Профессор Грэхэм был известен своей бережливостью, но те, кто называл его жадным, скупым, скаредным, скрягой или чем-то похожим, ошибались, и когда он закатывал пирушку, а в этом случае — прощальный ужин своим бывшим товарищам по «Вустеру», «Сюрпризу» и еще парочке друзей и родственников из шотландских полков, то делал это весьма щедро.
— Будет странно, если ты не получишь свою «пятнистую собаку». Он особенно просил меня рассказать о твоих любимых блюдах.
— Буду с нетерпением ждать, — голос друга вдруг без каких-либо усилий поднялся до оглушительного рыка, когда он крикнул, — только стань мне поперек клюзов, и я раздавлю тебя, недоделанный сын египетской шлюхи, — в сторону гички по перевозке шерсти, и этот крик отразился эхом от обоих берегов.
— Но теперь я подумал, — продолжил Джек, — и полагаю, лучше доплыть до «Эдинбурга» и позаимствовать катер у Дандаса. Катер невероятно широк, гораздо удобнее нашего собственного, а поскольку «Эдинбург» встал на якоре на глубине в десять саженей, то подходит гораздо лучше, чем зловонная лужа «Сюрприза». Не сомневаюсь, что Дандас набросит канат на колокол и даст тебе погрузиться. Хотя думаю, будет лучше, если сначала юнга или мичман спустятся в нем, чтобы удостовериться, что штуковина работает.
— Профессор Грэхэм, сэр, добрый вечер, — произнес доктор Мэтьюрин, входя в комнату коллеги, — я заглянул к вам сразу после прогулки по дну моря.
— Да, — сказал Грэхэм, оторвавшись от своих бумаг, — так я и понял. За вами наблюдали с Барракки в подзорные трубы, как вы пузыри пускали в своем перевернутом котелке: полковник Виль поставил пять к двум, что вы больше не всплывете.
— Я искренне надеюсь, что он проиграл, бесчеловечный негодяй.
— Конечно, проиграл, раз уж вы стоите здесь, — сказал Грэхэм нетерпеливо. — Но вы снова шутите, несомненно. Судя по вашей обуви и чулкам, морское дно, должно быть, ужасно вонючее и грязное место.
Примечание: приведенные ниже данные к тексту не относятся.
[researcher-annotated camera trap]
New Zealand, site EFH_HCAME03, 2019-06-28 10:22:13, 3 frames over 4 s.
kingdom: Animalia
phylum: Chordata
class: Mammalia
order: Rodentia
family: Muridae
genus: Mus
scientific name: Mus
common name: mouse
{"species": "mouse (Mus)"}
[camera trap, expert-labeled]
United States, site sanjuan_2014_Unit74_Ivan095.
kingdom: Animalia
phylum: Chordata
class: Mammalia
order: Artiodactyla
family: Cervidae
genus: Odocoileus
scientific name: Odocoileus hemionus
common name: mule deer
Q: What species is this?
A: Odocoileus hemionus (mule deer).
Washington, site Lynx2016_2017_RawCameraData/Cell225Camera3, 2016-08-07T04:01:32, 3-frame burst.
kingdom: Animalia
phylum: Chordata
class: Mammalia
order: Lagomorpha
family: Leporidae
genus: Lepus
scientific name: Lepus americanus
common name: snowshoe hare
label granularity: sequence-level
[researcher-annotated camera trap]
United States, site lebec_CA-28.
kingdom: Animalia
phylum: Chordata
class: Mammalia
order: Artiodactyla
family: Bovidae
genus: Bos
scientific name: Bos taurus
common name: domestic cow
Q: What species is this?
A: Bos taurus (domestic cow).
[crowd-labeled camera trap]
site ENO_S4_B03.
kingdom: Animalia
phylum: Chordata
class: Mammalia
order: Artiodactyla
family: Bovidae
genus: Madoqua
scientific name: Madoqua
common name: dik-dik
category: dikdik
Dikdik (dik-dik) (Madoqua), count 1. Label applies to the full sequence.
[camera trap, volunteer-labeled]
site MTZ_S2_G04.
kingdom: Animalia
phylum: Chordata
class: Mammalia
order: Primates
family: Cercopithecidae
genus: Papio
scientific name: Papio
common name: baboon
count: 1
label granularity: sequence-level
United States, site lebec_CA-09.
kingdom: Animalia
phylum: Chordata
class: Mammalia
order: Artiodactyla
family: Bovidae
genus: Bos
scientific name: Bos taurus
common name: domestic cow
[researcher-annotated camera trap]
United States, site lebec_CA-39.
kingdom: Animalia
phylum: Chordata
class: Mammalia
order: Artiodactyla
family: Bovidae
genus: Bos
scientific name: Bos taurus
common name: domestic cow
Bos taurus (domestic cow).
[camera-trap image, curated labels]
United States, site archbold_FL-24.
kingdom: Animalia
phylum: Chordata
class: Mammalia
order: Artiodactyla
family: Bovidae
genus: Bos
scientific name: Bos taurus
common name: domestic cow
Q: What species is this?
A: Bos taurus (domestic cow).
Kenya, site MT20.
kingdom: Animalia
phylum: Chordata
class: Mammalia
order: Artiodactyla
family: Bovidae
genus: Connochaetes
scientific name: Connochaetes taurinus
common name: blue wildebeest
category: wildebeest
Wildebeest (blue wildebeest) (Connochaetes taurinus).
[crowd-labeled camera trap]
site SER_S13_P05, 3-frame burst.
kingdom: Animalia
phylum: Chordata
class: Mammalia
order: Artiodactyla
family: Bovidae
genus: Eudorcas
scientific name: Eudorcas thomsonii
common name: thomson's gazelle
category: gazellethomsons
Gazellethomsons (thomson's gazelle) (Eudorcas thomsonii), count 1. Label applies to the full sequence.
— Так и есть, огромный участок желтовато-серого ила, перемещающегося в удивительно-странном свете, но кольчатые черви, мой дорогой Грэхэм, кольчатые черви! Сотни, нет, тысячи кольчатых червей, по крайней мере, тридцати шести различных видов, некоторые с хохолком, другие плоские. И подождите, я еще расскажу вам о моих голотуриях, морских слизнях, морских огурцах...
— Огурцы, да-да, — произнес Грэхэм, делая пометку и, как только Стивен ненадолго прервался, сказал, — прошу вас просто мельком бросить взгляд на этот листок и помочь мне силой своего ума. Я весьма удовлетворен подготовкой к обеду, но не рассадкой гостей, как морских офицеров с их собственной иерархией, так и джентльменов из шотландских полков, принадлежащих к различным кланам, и я должен учесть как старшинство внутри клана, так и старшинство самих кланов, иначе быть потасовке. Можете ли вы представить себе, чтобы Макуиртер уступил место любому из Макальпов? Ибо в неформальной встрече подобного рода армейские чины не применяются, хотя, надо сказать, что офицеры сорок второго полка крайне не желают уступать место любому другому шотландскому полку.
— Вам следует пронумеровать стулья, и пусть каждый вытащит свой номер из шляпы. Вы можете проделать это с остроумными комментариями.
— Остроумными комментариями? Хммм. Хотелось бы, чтобы всё уже поскорей закончилось.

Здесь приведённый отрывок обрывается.